The approcah we have taken so far in this tutorial has shown us the major workflow patterns involved with cartographic modeling: Transforming data into represenataions of our own values; modeling local and incremental relationships, and also some simple terrain analysis. The next section will elaborate on our model a bit more, to showcase some fancier incremental functions for taking into account areas having variable resistance. We will also look at visibility functions, which is another sort of incremental relationship. THere are two more major types of relationships that are part of the cartographic modeling toolkit: Focal Functions, which consider the relationship of a cell with the facts represented in a data layer -- within a specified neighborhood, and Zonal functions which take measurements of phenomena within areas defined by the zones in a raster or the polygons in a feature-class.

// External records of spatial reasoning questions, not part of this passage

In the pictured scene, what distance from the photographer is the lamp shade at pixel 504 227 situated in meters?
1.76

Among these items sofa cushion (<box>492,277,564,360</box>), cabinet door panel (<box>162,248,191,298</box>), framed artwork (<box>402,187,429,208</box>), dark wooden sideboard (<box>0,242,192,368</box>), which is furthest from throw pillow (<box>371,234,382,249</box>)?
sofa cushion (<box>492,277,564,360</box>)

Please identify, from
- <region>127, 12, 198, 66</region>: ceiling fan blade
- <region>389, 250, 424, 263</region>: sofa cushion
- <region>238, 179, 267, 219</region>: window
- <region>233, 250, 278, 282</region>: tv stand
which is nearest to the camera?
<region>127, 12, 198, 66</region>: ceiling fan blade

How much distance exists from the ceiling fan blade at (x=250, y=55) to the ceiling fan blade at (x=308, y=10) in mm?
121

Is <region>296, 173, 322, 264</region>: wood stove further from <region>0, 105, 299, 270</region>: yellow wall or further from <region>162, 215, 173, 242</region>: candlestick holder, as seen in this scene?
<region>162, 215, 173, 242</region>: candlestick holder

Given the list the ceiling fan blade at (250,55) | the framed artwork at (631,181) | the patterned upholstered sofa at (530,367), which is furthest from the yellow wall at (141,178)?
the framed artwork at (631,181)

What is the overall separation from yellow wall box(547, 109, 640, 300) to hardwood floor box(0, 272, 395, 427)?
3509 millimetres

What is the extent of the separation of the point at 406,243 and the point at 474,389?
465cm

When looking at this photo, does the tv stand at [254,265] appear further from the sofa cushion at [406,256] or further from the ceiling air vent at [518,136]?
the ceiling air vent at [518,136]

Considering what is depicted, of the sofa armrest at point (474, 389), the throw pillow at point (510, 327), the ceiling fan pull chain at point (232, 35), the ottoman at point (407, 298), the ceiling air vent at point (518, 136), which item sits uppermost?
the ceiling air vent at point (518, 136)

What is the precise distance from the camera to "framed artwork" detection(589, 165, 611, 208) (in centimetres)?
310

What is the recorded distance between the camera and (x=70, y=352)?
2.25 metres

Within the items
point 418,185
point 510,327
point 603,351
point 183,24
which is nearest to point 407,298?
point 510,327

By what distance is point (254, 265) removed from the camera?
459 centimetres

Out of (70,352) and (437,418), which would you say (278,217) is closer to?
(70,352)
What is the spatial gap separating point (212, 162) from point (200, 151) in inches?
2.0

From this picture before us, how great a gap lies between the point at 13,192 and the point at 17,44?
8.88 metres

Since our model is going to get a bit more complicated, we will break it down into separate sub-models, which will each yield a value raster which summarizes the local pluses and minuses for each cell within our study area with special regard to the development of earth-sheltered housing. These will then be given the weighted average treatment in the very last phase.

Cost-Weighted Distance


Model Number 2 uses a distance function to look at the proximity of commercial centers. We value good access to commercial centers. To demonstrate this sort of distance function, we will consider accessibility by car, since this is a common thing to do. We will leave it as an exercise for you to figure out how to convert this to a model for pedestrian and cycling accessibility. Our model converts the road class attribute to a value of cost for crossing a cell. Because the reclass function can only yiels an integer raster, our first transformation yields values of Minutes per Kilometer. Because people do not move only on roads, we reclass \ the value of the land between the roads from NoData, to 10. This simulates the cost of traveling overland to get from the road to your destination. The cost units, required by the cost distance function are expected to be experesed in terms of the distance units of the input layers or the geoprocessing environment. This is why we use the map algebra function to divide our cost units by 1000, converting them to minutes per meter. Now when we use this cost layer in the costdistance function, the relationship that is represented in our output for each cell, will be the cost of getting to the nearest commercial area (in minutes.)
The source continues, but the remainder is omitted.